Si vous pensez que je force le trait, je vous invite à lire cette étude passionnante sur l’utilisation des sondages pour préparer la réforme des retraites de 2003.

4. Le biais statistique des sondages et la validité de la marge d’erreur.

Les experts en costard-cravate qui viennent expliquer les résultats des sondages sur les plateaux télévisés, de Brice Teinturier à Pascal Perrineau, confèrent une respectabilité de nature scientifique aux enquêtes d’opinion. À leur décharge, ils nous indiquent souvent la présence d’une marge d’erreur qui invite à la prudence.

Cette marge d’erreur provient de la science des statistiques et peut être calculée en fonction de la taille d’un échantillon avec la plus grande rigueur mathématique, à condition que cet échantillon soit parfaitement aléatoire. Ce qui n’est absolument pas le cas des échantillons « représentatifs » utilisés dans tous les sondages faisant appel à la méthode des quotas.

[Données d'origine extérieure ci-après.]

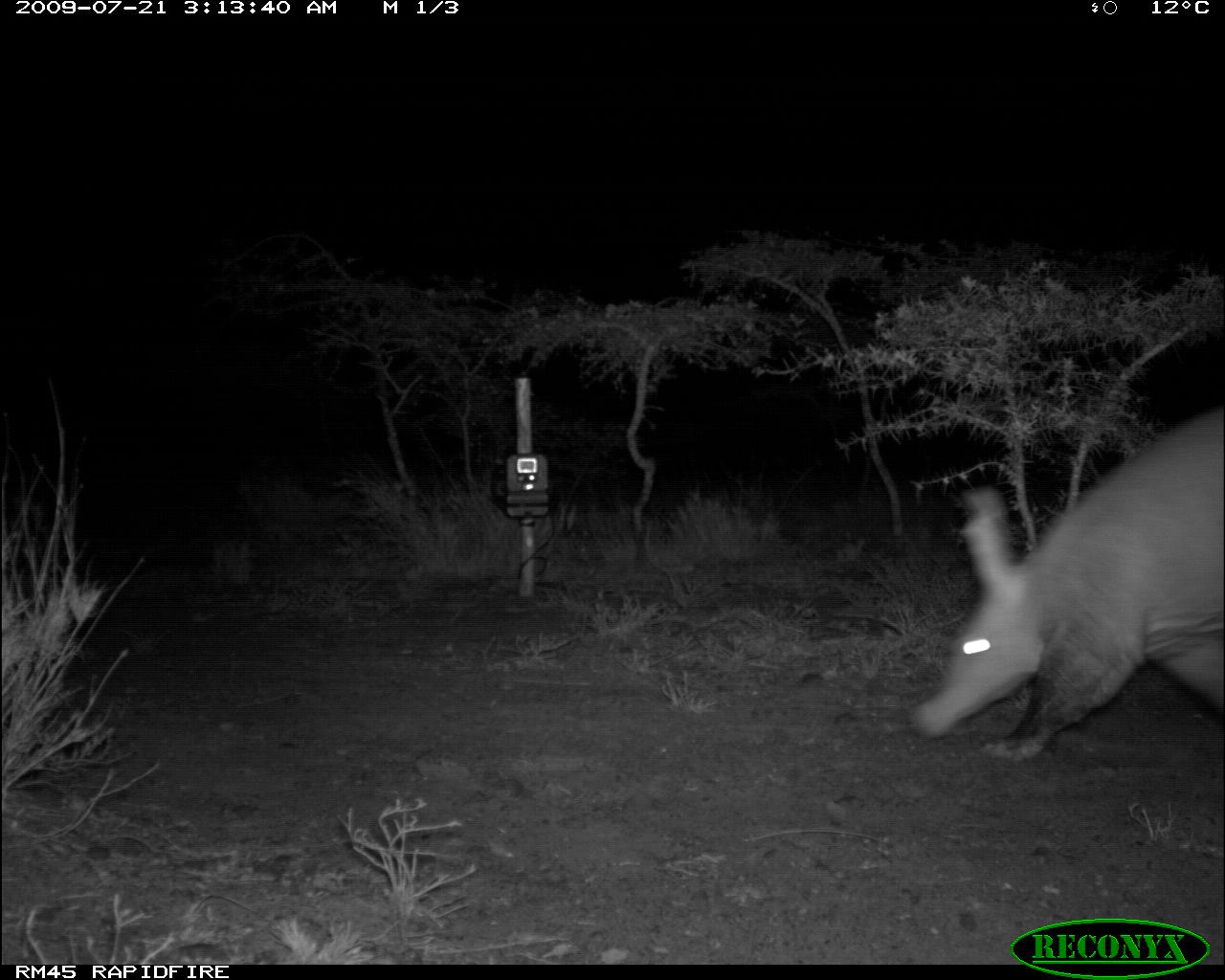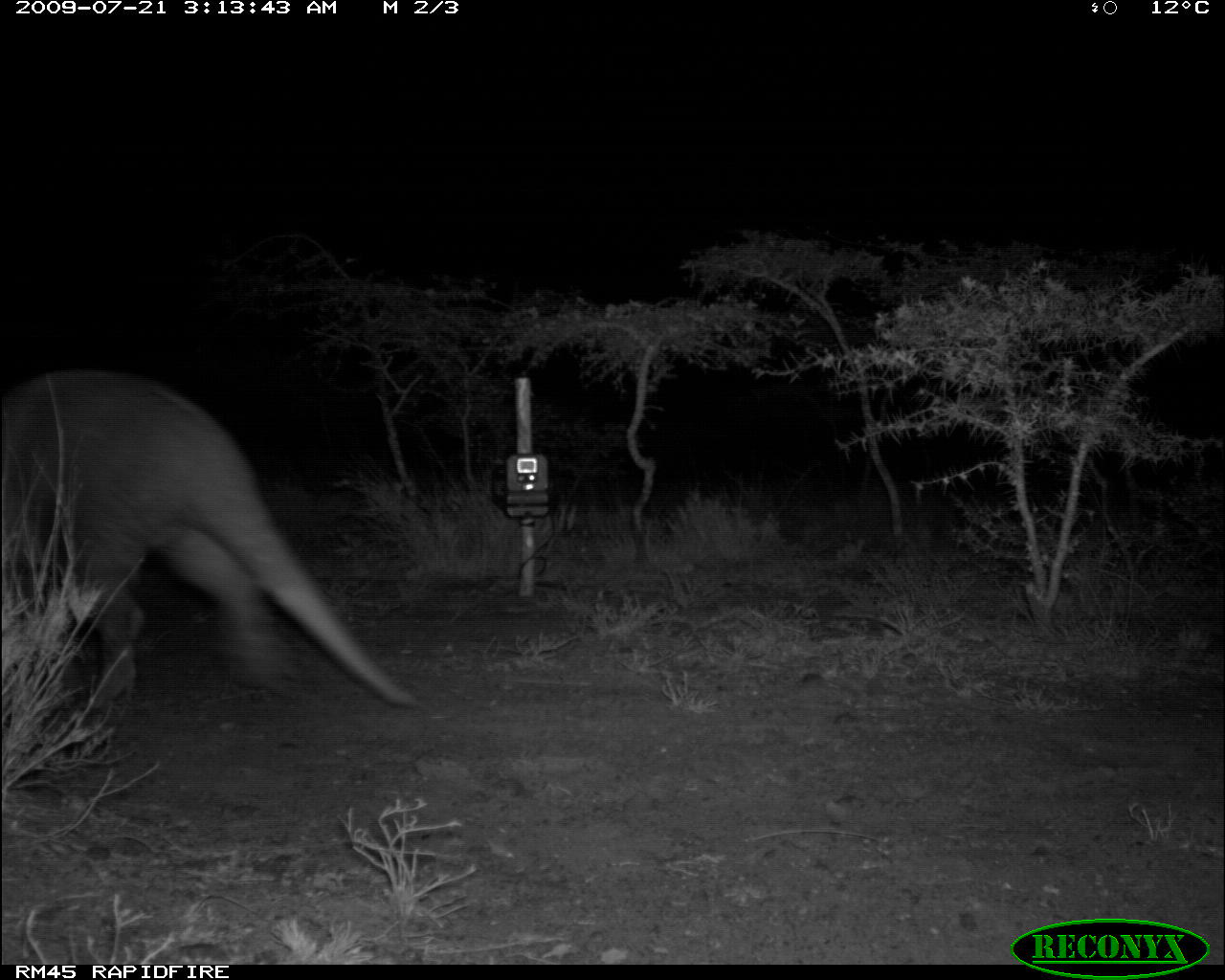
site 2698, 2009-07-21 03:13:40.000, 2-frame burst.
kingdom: Animalia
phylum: Chordata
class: Mammalia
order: Tubulidentata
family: Orycteropodidae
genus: Orycteropus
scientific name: Orycteropus afer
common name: aardvark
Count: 1.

En clair, la notion même de marge d’erreur est nulle et non avenue lorsqu’on parle de méthode de quota.

Dans le cas de la méthode purement aléatoire, cette marge d’erreur est considérable (environ 6 %). Le sondeur doit donc choisir entre une option rigoureuse mathématiquement, mais particulièrement peu fiable (à moins de prendre un échantillon de taille démesuré, donc très couteux) ou se résoudre à la méthode des quotas, par définition non scientifique.

La marge d’erreur est en réalité une simple approximation qui permet d’apporter un certain crédit scientifique à une pratique qui ne l’est pas.

Empiriquement, on estime cette incertitude entre 4 % (pour 500 sondés), 3,5 % (1000 sondés) et 2 % (4000 sondés). Cela signifie qu’un sondage typique réalisé sur 1000 personnes donne un résultat correct à 3 points près dans 95 % des cas.

5. Comment interpréter la marge d’erreur

Dans le cas de notre sondage d’étude de marché, nous obtenions 53 % de préférence pour la bière blonde. Si on applique la marge d’erreur de 4 % qui correspond à la taille de notre échantillon, nous retrouvons en réalité la distribution suivante :

  • Entre 57 % et 49 % des sondés préfèrent la bière blonde
  • Entre 51 % et 43 % des sondés préfèrent la brune

Notre intervalle de confiance autorise donc un scénario où la production de bière brune est le meilleur choix commercial !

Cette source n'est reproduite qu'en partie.